Zitat Zitat von Lugasch Beitrag anzeigen
Die Moral kann möglicherweise nur dann die Wirkung entfalten, wenn sie durch eine hypothetische Bestrafung gestützt ist. Kann sich ein Individuum sicher sein, dass es keine Strafe zu erwarten hat, kann es sehr einfach in einen unmoralischen Zustand verfallen, was wir oft in den Kriegen sehen. Muss aber nicht.

Das würde keineswegs solche Dinge erklären, wie jene Leute, die im 2. WK Juden zu sich aufgenommen haben; erstens ist das für sich schon lästig, wenn man das Haus mit andern Leuten teilen muss; zweitens, falls es rauskommen würde, würden sie noch von der Obrigkeit bestraft werden und das drakonisch. Warum machen Leute sowas, wenn es doch von A-Z nur Nachteile und Ärger bringt?


Biologisch betrachtet stimmt es, allerdings sind die Gene, die sich selbst in eine ungünstige Fortpflanzungssituation fortpflanzen (Verzeihung) vom Aussterben bedroht.

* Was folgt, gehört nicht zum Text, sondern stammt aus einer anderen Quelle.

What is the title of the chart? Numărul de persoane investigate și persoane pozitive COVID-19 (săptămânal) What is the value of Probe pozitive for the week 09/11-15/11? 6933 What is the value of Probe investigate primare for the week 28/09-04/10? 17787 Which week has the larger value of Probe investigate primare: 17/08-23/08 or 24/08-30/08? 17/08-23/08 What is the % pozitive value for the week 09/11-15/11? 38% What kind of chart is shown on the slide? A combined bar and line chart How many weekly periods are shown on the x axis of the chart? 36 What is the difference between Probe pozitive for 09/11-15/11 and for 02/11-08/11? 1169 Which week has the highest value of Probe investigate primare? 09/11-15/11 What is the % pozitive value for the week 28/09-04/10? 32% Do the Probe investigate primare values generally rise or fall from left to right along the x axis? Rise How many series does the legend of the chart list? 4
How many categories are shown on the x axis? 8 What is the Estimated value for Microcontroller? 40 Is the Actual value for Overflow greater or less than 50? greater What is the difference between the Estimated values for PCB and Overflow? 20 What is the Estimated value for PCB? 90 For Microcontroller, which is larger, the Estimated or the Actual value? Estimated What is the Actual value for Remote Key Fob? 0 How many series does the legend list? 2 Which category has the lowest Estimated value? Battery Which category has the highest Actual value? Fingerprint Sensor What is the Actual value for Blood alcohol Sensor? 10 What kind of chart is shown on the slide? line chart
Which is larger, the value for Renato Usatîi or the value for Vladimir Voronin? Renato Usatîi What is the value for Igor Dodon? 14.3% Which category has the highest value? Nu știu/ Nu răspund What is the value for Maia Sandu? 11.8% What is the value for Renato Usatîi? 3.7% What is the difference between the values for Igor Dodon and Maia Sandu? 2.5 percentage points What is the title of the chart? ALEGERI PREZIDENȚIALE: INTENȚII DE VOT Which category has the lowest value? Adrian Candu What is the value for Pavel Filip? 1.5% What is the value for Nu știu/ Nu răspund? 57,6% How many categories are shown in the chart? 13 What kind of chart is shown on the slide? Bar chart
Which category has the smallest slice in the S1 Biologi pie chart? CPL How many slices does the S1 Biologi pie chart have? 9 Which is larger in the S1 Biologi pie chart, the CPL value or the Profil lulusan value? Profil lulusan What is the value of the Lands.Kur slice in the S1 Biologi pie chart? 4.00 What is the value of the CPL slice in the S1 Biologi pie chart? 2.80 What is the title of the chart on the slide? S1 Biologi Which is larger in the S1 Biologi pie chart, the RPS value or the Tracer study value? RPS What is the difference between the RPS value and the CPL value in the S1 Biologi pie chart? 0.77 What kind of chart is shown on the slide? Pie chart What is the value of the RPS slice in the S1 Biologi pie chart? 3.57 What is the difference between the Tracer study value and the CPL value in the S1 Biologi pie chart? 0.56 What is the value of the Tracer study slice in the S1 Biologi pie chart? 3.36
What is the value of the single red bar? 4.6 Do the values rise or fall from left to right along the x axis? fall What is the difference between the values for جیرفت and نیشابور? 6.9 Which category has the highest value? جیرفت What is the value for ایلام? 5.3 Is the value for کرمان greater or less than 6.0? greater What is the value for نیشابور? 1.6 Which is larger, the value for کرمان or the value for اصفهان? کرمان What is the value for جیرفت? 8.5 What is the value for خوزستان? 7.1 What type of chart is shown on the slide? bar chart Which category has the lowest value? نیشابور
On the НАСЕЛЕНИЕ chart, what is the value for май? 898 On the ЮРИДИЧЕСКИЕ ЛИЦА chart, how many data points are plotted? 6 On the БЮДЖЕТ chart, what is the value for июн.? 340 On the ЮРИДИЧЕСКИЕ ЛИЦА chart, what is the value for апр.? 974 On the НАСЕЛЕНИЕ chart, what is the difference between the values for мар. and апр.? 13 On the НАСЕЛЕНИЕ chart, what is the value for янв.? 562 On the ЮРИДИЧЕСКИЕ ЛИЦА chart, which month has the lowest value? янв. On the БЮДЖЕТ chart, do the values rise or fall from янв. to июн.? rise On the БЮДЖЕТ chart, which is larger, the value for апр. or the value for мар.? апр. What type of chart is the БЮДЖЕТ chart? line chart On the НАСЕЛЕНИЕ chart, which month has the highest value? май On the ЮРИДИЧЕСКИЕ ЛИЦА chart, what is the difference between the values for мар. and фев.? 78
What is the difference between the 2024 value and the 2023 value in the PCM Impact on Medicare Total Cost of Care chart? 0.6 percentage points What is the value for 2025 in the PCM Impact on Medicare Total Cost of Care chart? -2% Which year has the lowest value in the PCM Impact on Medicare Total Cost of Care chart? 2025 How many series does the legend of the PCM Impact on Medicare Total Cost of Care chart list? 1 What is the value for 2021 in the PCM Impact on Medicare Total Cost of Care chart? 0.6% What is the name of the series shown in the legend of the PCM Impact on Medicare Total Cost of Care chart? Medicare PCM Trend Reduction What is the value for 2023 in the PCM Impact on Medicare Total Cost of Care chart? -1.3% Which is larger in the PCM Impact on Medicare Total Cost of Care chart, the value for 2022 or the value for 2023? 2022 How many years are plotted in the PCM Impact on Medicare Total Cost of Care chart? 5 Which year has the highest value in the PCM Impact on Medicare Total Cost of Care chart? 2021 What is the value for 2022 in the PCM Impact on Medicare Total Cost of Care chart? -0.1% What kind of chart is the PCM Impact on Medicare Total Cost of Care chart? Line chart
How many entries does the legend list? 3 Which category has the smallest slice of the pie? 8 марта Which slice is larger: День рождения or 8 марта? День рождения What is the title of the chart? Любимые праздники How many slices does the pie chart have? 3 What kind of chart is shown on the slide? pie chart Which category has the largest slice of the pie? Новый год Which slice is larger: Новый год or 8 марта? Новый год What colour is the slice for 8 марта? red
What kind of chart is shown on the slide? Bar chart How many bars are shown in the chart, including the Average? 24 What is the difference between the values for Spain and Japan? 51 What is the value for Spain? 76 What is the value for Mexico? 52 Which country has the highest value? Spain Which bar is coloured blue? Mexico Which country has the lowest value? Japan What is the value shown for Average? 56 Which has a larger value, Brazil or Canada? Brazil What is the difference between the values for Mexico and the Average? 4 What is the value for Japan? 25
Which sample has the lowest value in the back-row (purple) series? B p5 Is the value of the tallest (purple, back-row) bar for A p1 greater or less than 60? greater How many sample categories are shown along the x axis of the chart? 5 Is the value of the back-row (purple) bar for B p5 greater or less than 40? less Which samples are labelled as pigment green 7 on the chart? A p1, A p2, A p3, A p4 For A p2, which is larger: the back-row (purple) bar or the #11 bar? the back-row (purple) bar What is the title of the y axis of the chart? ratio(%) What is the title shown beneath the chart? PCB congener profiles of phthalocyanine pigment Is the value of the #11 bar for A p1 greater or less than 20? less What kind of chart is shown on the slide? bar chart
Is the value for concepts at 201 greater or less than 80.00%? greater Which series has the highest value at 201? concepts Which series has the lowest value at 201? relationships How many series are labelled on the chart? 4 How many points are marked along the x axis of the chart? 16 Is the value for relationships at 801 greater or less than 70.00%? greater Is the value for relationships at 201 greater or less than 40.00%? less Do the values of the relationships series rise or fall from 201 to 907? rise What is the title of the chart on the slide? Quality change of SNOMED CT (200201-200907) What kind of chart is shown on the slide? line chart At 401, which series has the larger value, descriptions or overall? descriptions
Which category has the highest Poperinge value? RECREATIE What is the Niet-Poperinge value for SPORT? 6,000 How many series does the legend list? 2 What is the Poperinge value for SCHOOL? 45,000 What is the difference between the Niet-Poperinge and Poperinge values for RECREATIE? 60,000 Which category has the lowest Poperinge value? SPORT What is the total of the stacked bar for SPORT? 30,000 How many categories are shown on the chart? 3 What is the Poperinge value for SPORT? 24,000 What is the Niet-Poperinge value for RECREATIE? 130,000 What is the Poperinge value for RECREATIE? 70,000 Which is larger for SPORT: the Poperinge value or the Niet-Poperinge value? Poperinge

Und daher sind mir keine dauerhaft erfolgreichen Vergewaltigerdynastien geläufig.
nun, auch Rom ist zugrunde gegangen; die haben allerdings nach dem Raub der Sabinerinnen doch sehr sehr lange floriert.

Da es gerade passt: ich habe soeben gelesen, dass die Sanitäterameisen in Kriegshandlungen mir Termiten ihre Verletzten Kameraden retten, weil sie dadurch auf Dauer im Schnitt mit einer 30% höheren Kopfstärke in den "Krieg" ziehen können. Hier scheint ein moralisches Vorgehen am Werke zu sein, welches aus meiner Sicht rein evolutionär bedingt ist.
"ist moralisch" und "ist evolutionär bedingt" müssen ja keine Widersprüche oder Gegensätze sein.

Es sind zwei unterschiedliche Ebenen der Betrachtung, die sich ergänzen.